In this study, we investigated the antimicrobial and cytotoxic effects of propolis in combination with several herbal extracts. Based on the results, propolis combined with thyme extract can enhance these properties compared to the other materials investigated. As such, the null hypothesis was rejected. This result is important because the use of herbal materials in various dental treatments is supported. Thus, propolis combined with thyme may be a suitable candidate for use as a pulp cap in primary dental pulpotomy. However, in vitro studies should be performed on a wider variety of bacteria that are involved in dental infections, and in vivo studies should then be done to demonstrate the effectiveness of this compound and compare it with current materials.
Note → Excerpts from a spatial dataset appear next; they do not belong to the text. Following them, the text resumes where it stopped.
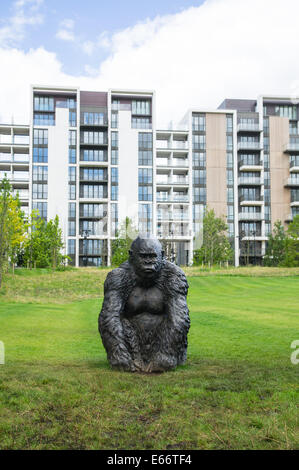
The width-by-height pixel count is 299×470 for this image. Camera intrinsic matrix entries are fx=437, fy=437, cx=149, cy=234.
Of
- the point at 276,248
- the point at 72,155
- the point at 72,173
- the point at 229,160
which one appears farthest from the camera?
the point at 229,160

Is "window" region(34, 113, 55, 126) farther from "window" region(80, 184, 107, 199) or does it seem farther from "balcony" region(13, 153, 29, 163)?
"window" region(80, 184, 107, 199)

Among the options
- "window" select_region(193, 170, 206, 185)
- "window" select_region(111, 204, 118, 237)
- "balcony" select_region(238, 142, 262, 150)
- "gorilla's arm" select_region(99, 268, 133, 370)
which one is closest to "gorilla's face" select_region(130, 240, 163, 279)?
"gorilla's arm" select_region(99, 268, 133, 370)

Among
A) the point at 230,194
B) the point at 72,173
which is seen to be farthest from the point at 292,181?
the point at 72,173

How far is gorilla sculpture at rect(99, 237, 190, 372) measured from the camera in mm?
6219

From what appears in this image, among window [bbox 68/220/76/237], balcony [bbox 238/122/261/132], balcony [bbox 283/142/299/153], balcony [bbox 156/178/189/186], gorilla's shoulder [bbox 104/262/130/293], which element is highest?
balcony [bbox 238/122/261/132]

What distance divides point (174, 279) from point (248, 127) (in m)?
67.6

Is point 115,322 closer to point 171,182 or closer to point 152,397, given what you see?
point 152,397

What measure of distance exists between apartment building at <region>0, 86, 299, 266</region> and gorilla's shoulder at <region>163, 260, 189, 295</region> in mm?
57075

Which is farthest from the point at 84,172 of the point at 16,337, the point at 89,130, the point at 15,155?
the point at 16,337

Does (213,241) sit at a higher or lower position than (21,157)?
lower

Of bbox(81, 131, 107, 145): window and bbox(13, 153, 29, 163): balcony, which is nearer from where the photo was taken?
bbox(81, 131, 107, 145): window

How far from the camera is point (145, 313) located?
21.9 ft

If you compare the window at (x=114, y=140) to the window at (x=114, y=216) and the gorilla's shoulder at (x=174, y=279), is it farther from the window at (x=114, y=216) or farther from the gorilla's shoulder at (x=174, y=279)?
the gorilla's shoulder at (x=174, y=279)
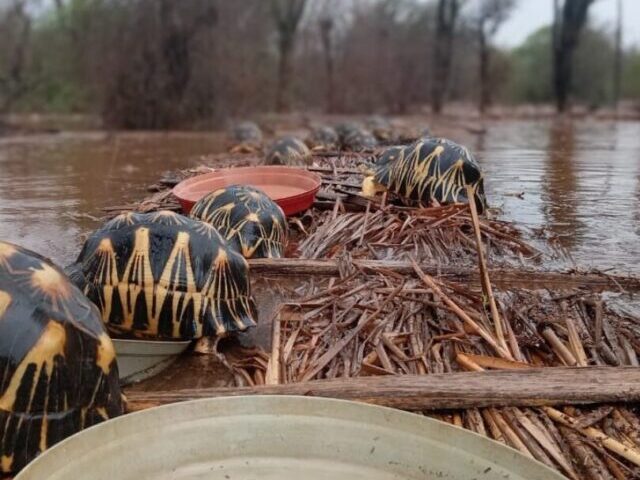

Due to the nature of the research, this issue has not been fully clarified, which can be considered a limitation of the study.

Notes

Conflict of Interest: No potential conflict of interest relevant to this article was reported.

Author Contributions:

Conceptualization: Esmaeilzadeh M.
Data curation: Daneshyar F.
Formal analysis: Farhadian M.
Investigation: Soleimani Asl S.
Methodology: Moradkhani S, Arabestani MR.
Project administration: Esmaeilzadeh M, Daneshyar F.
Software: Farhadian M.
Supervision: Moradkhani M, Tayebi S.
Writing - original draft: Daneshyar F.
Writing - review & editing: Daneshyar F.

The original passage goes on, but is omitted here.